* _GIVEN REQUEST_:
Rewrite the listing from the line containing "What is the distance that" through the line containing "3439 millimetres", both included, as a Markdown table with the columns Row and Line, omitting blank lines.

[Spatial questions based on pictures]
╭──
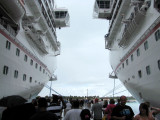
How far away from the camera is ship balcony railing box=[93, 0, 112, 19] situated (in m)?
29.0

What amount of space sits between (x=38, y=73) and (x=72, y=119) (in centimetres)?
1568

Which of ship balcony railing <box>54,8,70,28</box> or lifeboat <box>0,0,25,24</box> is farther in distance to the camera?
ship balcony railing <box>54,8,70,28</box>

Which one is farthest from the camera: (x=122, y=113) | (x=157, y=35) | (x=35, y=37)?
(x=35, y=37)

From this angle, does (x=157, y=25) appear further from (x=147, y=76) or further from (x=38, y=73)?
(x=38, y=73)

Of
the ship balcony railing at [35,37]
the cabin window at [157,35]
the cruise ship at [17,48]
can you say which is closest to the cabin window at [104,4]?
the cruise ship at [17,48]

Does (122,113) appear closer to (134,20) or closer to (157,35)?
(157,35)

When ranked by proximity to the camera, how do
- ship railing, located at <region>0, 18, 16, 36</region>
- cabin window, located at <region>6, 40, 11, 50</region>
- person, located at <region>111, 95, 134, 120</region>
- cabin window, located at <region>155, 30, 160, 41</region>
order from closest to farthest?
person, located at <region>111, 95, 134, 120</region>, cabin window, located at <region>155, 30, 160, 41</region>, ship railing, located at <region>0, 18, 16, 36</region>, cabin window, located at <region>6, 40, 11, 50</region>

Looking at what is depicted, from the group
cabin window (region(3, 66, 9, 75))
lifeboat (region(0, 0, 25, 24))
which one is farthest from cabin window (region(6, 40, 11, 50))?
lifeboat (region(0, 0, 25, 24))

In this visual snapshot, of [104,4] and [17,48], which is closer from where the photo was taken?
[17,48]

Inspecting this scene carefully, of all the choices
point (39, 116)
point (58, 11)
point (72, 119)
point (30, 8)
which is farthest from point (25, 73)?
point (58, 11)

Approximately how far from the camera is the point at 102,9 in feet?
95.8

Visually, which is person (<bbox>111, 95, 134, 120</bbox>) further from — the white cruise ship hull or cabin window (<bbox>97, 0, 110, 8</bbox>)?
cabin window (<bbox>97, 0, 110, 8</bbox>)

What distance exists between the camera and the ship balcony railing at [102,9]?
29.0 meters

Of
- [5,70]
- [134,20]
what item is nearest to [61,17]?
[134,20]
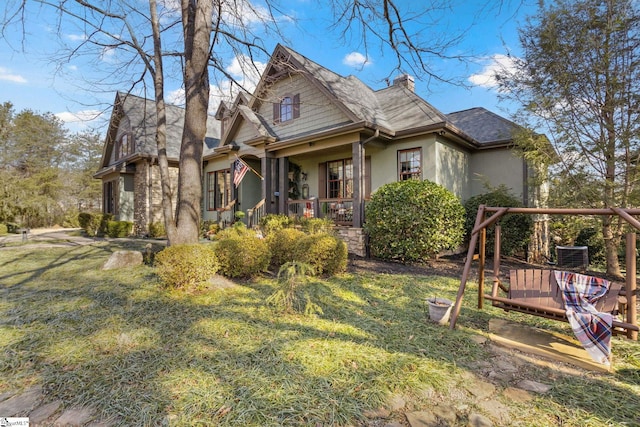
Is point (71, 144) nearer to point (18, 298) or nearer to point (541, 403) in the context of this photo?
point (18, 298)

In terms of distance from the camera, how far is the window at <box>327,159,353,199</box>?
39.2 ft

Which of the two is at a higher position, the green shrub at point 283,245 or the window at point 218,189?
the window at point 218,189

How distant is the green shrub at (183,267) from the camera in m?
4.96

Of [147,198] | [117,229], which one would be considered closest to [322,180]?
[147,198]

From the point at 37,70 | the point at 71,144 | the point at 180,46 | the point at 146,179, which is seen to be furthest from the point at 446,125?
the point at 71,144

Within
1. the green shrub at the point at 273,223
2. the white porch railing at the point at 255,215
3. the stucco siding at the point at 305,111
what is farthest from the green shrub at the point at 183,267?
the stucco siding at the point at 305,111

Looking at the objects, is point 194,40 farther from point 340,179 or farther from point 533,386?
point 533,386

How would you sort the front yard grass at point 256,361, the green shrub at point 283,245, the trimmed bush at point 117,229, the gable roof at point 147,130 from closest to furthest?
1. the front yard grass at point 256,361
2. the green shrub at point 283,245
3. the trimmed bush at point 117,229
4. the gable roof at point 147,130

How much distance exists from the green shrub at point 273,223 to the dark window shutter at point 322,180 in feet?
8.12

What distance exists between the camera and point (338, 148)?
11.2 metres

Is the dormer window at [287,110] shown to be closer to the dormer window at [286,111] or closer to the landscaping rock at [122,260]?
the dormer window at [286,111]

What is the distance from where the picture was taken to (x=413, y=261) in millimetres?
8266

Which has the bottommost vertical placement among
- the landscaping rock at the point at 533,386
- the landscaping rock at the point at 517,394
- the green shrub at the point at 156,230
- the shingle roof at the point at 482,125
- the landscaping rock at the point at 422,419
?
the landscaping rock at the point at 533,386

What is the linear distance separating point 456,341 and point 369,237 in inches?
226
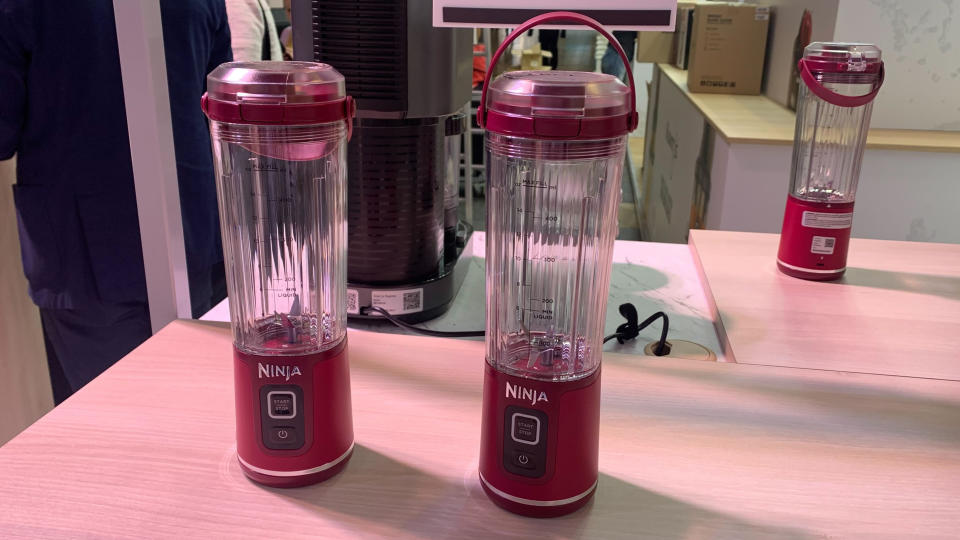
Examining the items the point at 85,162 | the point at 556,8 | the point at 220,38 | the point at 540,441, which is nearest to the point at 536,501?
the point at 540,441

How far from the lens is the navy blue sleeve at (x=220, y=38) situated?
155 centimetres

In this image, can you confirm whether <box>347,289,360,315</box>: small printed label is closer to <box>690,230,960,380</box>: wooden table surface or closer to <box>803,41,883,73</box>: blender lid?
<box>690,230,960,380</box>: wooden table surface

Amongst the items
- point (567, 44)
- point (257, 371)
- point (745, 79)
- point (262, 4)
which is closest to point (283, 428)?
point (257, 371)

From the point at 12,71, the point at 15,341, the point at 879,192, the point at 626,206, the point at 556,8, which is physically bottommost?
the point at 626,206

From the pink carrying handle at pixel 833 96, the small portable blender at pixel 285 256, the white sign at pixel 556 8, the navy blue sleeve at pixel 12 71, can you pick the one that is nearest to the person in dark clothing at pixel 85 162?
the navy blue sleeve at pixel 12 71

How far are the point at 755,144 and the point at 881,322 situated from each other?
1.14m

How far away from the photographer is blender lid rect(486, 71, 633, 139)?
0.46 meters

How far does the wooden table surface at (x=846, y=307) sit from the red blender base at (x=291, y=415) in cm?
46

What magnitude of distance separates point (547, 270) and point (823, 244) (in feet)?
2.12

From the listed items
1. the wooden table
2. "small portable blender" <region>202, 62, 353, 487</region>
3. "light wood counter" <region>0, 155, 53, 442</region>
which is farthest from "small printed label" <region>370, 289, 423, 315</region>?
the wooden table

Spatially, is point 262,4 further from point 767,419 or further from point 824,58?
point 767,419

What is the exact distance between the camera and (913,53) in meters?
2.04

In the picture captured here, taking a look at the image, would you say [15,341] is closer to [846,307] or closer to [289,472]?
[289,472]

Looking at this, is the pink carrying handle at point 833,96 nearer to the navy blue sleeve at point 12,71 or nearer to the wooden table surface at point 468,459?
the wooden table surface at point 468,459
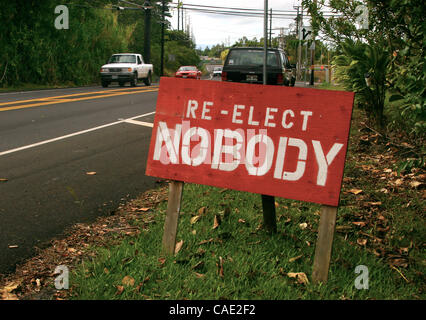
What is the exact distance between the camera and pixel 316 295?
9.52ft

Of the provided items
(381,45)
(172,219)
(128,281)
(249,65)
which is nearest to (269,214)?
(172,219)

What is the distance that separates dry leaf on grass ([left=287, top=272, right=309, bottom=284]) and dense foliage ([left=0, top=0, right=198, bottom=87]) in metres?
23.3

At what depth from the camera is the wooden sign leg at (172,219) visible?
3439 millimetres

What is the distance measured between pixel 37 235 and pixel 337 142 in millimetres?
2576

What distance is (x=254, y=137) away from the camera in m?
3.36

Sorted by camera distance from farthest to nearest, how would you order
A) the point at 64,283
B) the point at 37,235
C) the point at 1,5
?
the point at 1,5, the point at 37,235, the point at 64,283

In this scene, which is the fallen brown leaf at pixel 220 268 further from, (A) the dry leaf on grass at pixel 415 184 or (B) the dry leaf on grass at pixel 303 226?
(A) the dry leaf on grass at pixel 415 184

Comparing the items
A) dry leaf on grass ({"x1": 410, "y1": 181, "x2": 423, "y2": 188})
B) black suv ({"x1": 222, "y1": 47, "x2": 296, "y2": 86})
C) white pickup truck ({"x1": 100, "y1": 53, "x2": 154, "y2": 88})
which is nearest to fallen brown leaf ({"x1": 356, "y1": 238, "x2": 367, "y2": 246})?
dry leaf on grass ({"x1": 410, "y1": 181, "x2": 423, "y2": 188})

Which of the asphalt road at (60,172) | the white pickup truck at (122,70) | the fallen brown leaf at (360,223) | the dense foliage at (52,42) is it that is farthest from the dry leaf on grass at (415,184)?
the dense foliage at (52,42)

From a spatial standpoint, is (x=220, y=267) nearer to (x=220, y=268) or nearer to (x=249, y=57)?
(x=220, y=268)

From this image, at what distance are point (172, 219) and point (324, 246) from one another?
114 cm

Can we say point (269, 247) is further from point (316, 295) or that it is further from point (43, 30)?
point (43, 30)
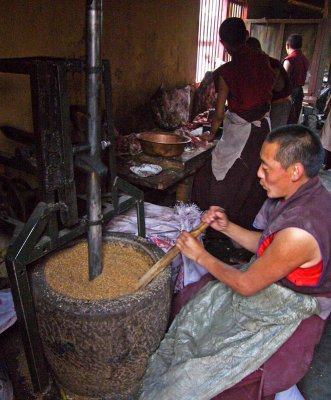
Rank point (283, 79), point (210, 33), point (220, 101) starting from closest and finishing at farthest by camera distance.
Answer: point (220, 101), point (283, 79), point (210, 33)

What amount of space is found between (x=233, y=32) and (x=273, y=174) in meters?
2.39

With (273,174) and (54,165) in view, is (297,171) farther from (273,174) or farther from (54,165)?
(54,165)

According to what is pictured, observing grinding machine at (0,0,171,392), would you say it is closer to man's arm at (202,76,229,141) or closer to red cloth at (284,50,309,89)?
man's arm at (202,76,229,141)

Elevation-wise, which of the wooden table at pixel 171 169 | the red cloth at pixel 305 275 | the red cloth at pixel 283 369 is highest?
the red cloth at pixel 305 275

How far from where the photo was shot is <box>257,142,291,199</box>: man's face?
1678 millimetres

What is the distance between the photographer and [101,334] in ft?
5.28

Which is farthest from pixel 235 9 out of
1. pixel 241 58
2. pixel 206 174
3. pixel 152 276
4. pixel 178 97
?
pixel 152 276

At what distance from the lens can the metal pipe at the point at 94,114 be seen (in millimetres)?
1440

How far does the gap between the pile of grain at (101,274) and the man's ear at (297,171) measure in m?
0.87

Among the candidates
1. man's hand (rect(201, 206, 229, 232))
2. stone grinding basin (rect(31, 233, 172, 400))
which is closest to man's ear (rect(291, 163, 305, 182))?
man's hand (rect(201, 206, 229, 232))

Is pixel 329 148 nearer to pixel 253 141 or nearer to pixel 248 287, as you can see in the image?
pixel 253 141

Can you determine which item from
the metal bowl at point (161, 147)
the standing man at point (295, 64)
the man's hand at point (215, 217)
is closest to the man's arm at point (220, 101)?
the metal bowl at point (161, 147)

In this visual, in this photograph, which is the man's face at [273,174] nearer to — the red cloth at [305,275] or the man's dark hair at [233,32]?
the red cloth at [305,275]

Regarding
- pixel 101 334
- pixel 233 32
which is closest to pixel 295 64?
pixel 233 32
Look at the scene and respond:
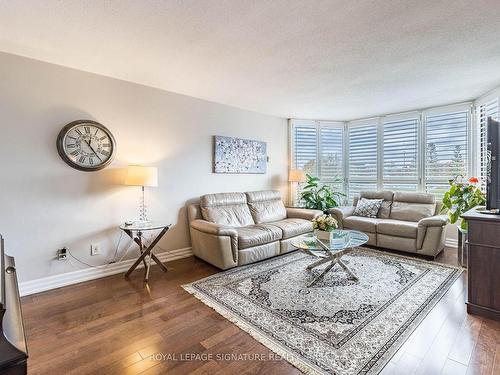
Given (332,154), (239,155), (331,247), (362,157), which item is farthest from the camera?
(332,154)

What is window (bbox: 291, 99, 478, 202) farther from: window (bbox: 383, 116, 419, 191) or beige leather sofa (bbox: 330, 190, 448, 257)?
beige leather sofa (bbox: 330, 190, 448, 257)

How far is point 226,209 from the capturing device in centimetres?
399

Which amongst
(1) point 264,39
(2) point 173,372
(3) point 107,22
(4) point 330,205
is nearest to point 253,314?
(2) point 173,372

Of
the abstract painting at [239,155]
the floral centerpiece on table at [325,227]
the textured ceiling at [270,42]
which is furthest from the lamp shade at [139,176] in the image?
the floral centerpiece on table at [325,227]

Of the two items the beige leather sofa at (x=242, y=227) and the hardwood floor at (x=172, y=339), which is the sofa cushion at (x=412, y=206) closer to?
the beige leather sofa at (x=242, y=227)

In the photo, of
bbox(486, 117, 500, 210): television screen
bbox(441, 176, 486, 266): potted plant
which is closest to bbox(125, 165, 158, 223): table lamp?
bbox(486, 117, 500, 210): television screen

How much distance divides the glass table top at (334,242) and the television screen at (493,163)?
122cm

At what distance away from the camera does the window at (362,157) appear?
17.2 feet

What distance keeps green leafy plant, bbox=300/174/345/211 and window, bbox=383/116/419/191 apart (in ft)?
3.26

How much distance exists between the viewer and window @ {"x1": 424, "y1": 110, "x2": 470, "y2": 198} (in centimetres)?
423

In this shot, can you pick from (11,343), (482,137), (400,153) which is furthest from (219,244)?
(482,137)

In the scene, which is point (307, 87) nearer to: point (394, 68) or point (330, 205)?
point (394, 68)

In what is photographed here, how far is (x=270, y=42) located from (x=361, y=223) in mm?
3174

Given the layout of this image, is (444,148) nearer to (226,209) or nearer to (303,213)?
(303,213)
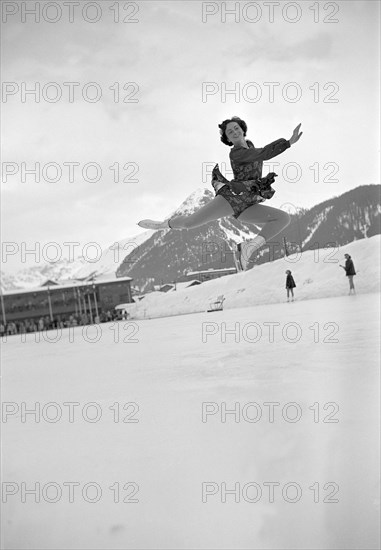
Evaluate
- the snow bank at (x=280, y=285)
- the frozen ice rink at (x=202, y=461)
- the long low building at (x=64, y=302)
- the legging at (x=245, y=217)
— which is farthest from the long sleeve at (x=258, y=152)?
the snow bank at (x=280, y=285)

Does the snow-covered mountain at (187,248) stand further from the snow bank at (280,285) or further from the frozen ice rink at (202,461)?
the snow bank at (280,285)

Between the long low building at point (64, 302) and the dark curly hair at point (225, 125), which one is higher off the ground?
the dark curly hair at point (225, 125)

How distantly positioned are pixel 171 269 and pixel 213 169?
5.74 feet

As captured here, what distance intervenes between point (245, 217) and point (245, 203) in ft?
0.12

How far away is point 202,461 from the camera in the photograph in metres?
2.31

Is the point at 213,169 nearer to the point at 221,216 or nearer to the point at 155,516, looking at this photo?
the point at 221,216

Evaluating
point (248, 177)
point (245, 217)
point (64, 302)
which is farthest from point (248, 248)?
point (64, 302)

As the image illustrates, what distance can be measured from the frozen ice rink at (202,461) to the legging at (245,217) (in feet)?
4.44

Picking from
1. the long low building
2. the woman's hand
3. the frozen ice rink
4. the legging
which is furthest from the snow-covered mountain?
the long low building

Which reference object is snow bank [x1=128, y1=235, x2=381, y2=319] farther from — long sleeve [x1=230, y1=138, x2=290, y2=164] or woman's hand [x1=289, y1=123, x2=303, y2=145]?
woman's hand [x1=289, y1=123, x2=303, y2=145]

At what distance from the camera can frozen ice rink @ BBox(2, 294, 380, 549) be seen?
88.7 inches

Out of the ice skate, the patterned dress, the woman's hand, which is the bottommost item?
the ice skate

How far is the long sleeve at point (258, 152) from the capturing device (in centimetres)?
125

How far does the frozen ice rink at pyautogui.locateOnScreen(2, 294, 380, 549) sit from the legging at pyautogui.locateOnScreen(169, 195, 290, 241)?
53.3 inches
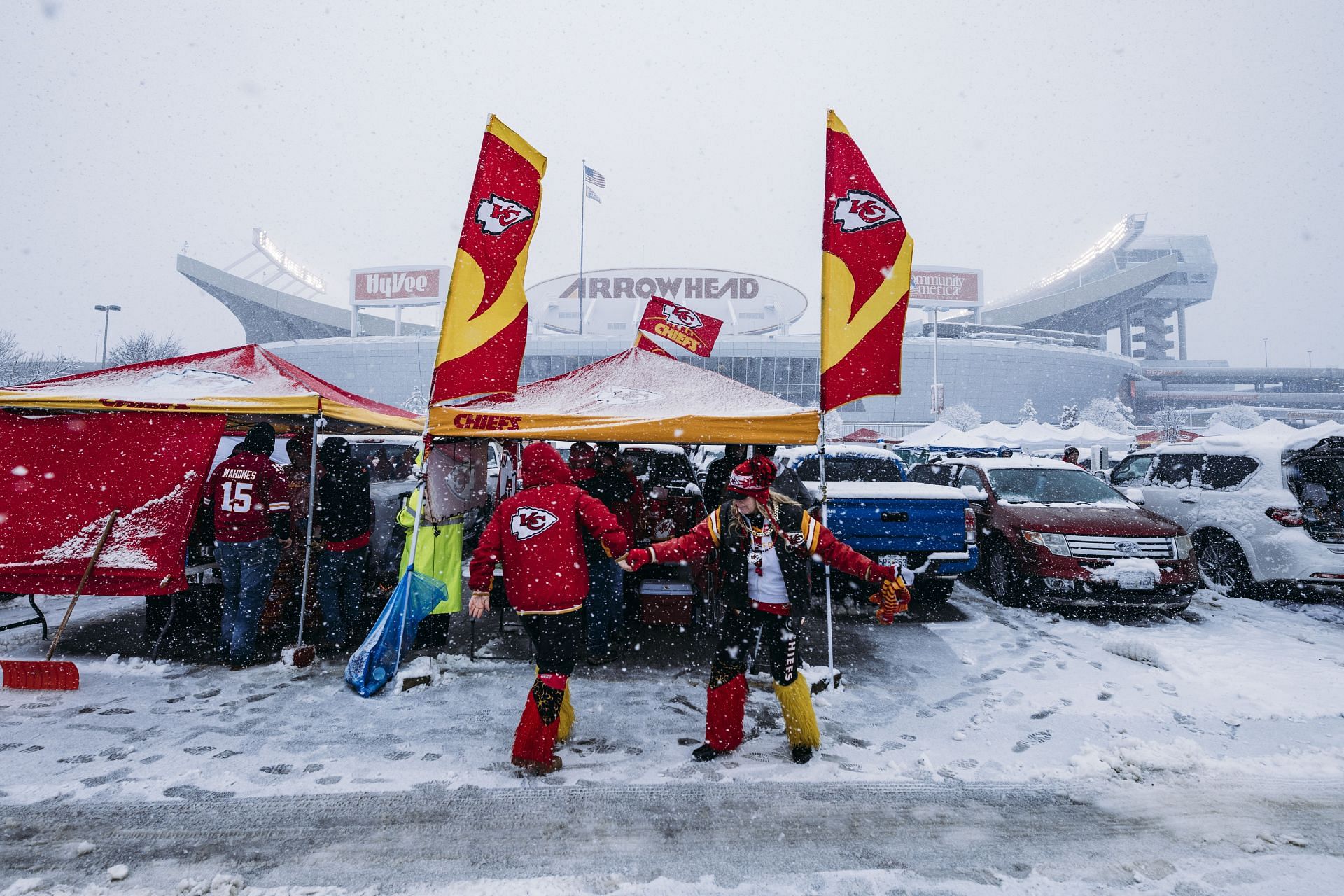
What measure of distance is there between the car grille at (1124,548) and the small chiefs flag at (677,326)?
5.19 meters

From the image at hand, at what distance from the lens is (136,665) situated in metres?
5.34

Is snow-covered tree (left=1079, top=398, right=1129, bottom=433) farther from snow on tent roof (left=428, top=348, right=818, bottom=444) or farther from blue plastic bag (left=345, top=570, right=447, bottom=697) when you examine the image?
blue plastic bag (left=345, top=570, right=447, bottom=697)

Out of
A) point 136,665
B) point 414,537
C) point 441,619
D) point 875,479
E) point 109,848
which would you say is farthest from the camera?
point 875,479

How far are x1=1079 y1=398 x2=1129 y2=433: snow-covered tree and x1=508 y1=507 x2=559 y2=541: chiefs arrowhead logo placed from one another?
203ft

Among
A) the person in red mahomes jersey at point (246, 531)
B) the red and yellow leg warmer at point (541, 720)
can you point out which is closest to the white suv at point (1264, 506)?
╰──
* _CORRECT OUTPUT_:
| Row | Line |
|---|---|
| 1 | What is the distance that separates dry leaf on grass ([left=287, top=272, right=309, bottom=284]) and dense foliage ([left=0, top=0, right=198, bottom=87]) in metres? |
| 2 | 23.3 |
| 3 | At what depth from the camera is the wooden sign leg at (172,219) visible? |
| 4 | 3439 millimetres |